The business landscape of the 21st century is characterised by rapid change brought about due to technological, economic, political and social changes. It is no longer the case that the managers and employees of firms in this decade can look forward to more of the same every year. In fact, the pace of change is so rapid and the degree of obsolescence if organisations resist change is so brutal that the only way out for many firms is to change or perish. In this context, it becomes critical that organisations develop the capabilities to adapt and steer change in their advantage.
It goes without saying that “he who rejects change is the architect of decay and the only human institution that rejects progress is the cemetery.” With this axiom in mind, it is critical to understand that unless change is actively embraced, organisations in the 21st century risk obsolescence.
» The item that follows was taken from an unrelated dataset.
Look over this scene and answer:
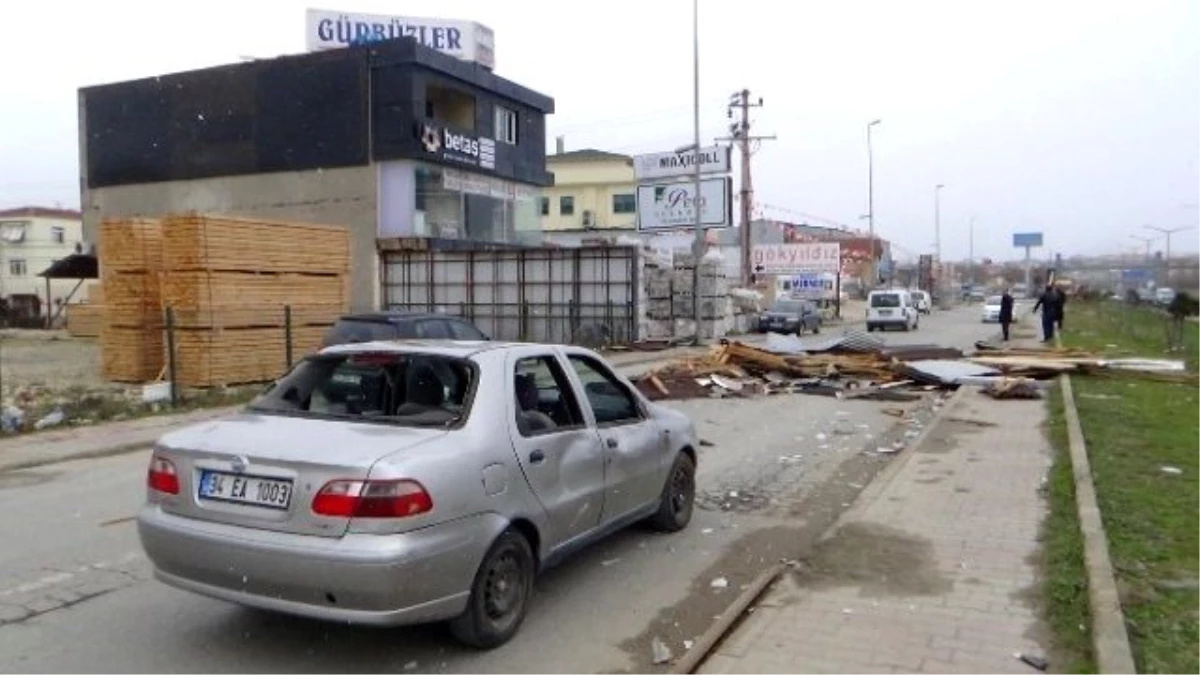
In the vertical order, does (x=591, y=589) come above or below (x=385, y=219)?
below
A well-defined change management process can help in mitigating risks related with the people side. If this aspect is ignored, it might result in increase in the overall costs, decline in productivity as well as employee motivation and increase in the absenteeism level and employee attrition. Hence, it improves the overall preparedness of the management and the decision-making authorities in understanding the need for managing change, the key processes involved in it and in understanding the operational technicalities connected with it.
Planned change if effectively implemented can be beneficial in terms of controlling costs, minimizing risks, reducing the stress and anxiety by controlling uncertainties. It helps in setting up new milestones, establishing objectives, defining priorities and identifying the limitations for driving excellence in new initiatives.